BB84 and B92 protocols: what is maximum and minimum bits that Alice and Bob might agree on?

Question

Say Alice wants to transmit a 10-bit key.

For the BB84 protocol, if we assume that Alice and Bob use the same basis to encode and decode 6 qubits (and different ones for the other 4), then what would be the maximum and minimum bits they might agree on?

Would the minimum number be 6 because they use the same basis 6 times and the maximum be 10? (in case Bob measures the same value even when using a different basis)

Also, since they disagree on the basis 4 times, are there $2^4$ possible runs of this protocol possible?

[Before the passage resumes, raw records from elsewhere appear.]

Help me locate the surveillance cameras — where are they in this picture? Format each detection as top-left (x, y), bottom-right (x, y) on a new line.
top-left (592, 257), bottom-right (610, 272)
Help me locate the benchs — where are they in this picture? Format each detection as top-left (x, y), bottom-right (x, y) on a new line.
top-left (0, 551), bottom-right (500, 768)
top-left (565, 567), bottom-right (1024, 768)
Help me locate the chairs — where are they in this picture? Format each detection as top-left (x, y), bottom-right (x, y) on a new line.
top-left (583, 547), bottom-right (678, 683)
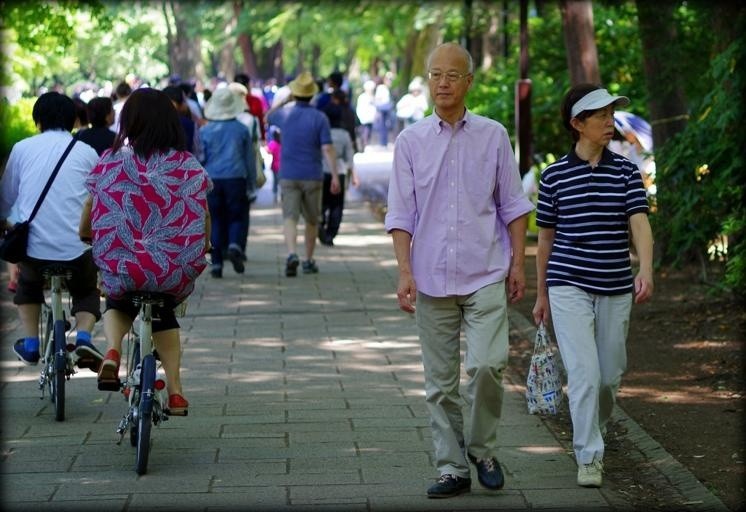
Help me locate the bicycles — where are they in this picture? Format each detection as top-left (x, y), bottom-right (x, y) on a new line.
top-left (97, 289), bottom-right (187, 476)
top-left (17, 267), bottom-right (98, 421)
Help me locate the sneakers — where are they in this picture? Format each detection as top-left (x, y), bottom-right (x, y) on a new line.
top-left (427, 474), bottom-right (471, 498)
top-left (226, 248), bottom-right (245, 273)
top-left (97, 349), bottom-right (120, 391)
top-left (467, 452), bottom-right (504, 490)
top-left (75, 339), bottom-right (104, 373)
top-left (303, 258), bottom-right (319, 273)
top-left (12, 338), bottom-right (39, 366)
top-left (166, 394), bottom-right (189, 415)
top-left (577, 459), bottom-right (606, 488)
top-left (286, 253), bottom-right (299, 276)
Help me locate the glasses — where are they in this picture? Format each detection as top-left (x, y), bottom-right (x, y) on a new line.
top-left (427, 70), bottom-right (471, 82)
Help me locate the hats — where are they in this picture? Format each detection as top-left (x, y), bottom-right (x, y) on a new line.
top-left (571, 89), bottom-right (630, 119)
top-left (288, 72), bottom-right (320, 97)
top-left (204, 87), bottom-right (246, 121)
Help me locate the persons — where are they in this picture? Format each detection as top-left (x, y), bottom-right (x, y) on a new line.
top-left (532, 82), bottom-right (654, 488)
top-left (79, 89), bottom-right (215, 417)
top-left (167, 70), bottom-right (367, 278)
top-left (1, 91), bottom-right (104, 372)
top-left (72, 81), bottom-right (135, 154)
top-left (354, 76), bottom-right (430, 152)
top-left (384, 43), bottom-right (537, 497)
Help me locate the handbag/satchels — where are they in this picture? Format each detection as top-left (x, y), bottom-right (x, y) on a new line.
top-left (252, 141), bottom-right (266, 188)
top-left (0, 221), bottom-right (28, 264)
top-left (526, 347), bottom-right (566, 416)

Extension: How would one go about doing the above analysis for B92?

Answer 1

I’m not exactly sure what is meant by “the bits they agree on”, but I would interpret it slightly differently to you. If Alice and Bob don’t agree on the same basis, they discard those bits, so they have a maximum of 6. If everything works perfectly, all 6 bits should be equal. Of course, in the real world, there are experimental imperfections and it could be that as few as 0 agree.

I’m also unsure why you’re counting the number of “possible runs” of the protocol. But I suppose I would count the number of possible basis choices. I forget if we’re talking about a 4-state or 6-state protocol here (2 bases or 3 bases) so let k be the number of bases. Each of the agreeing rounds has k different ways it could have occurred. The non-agreeing rounds have k(k-1) different ways the bases could have been chosen. This means that overall there are $$\binom{10}{6}k^6(k(k-1))^4$$ different ways that result in the described situation. That’s out of the $k^{20}$ different choices overall.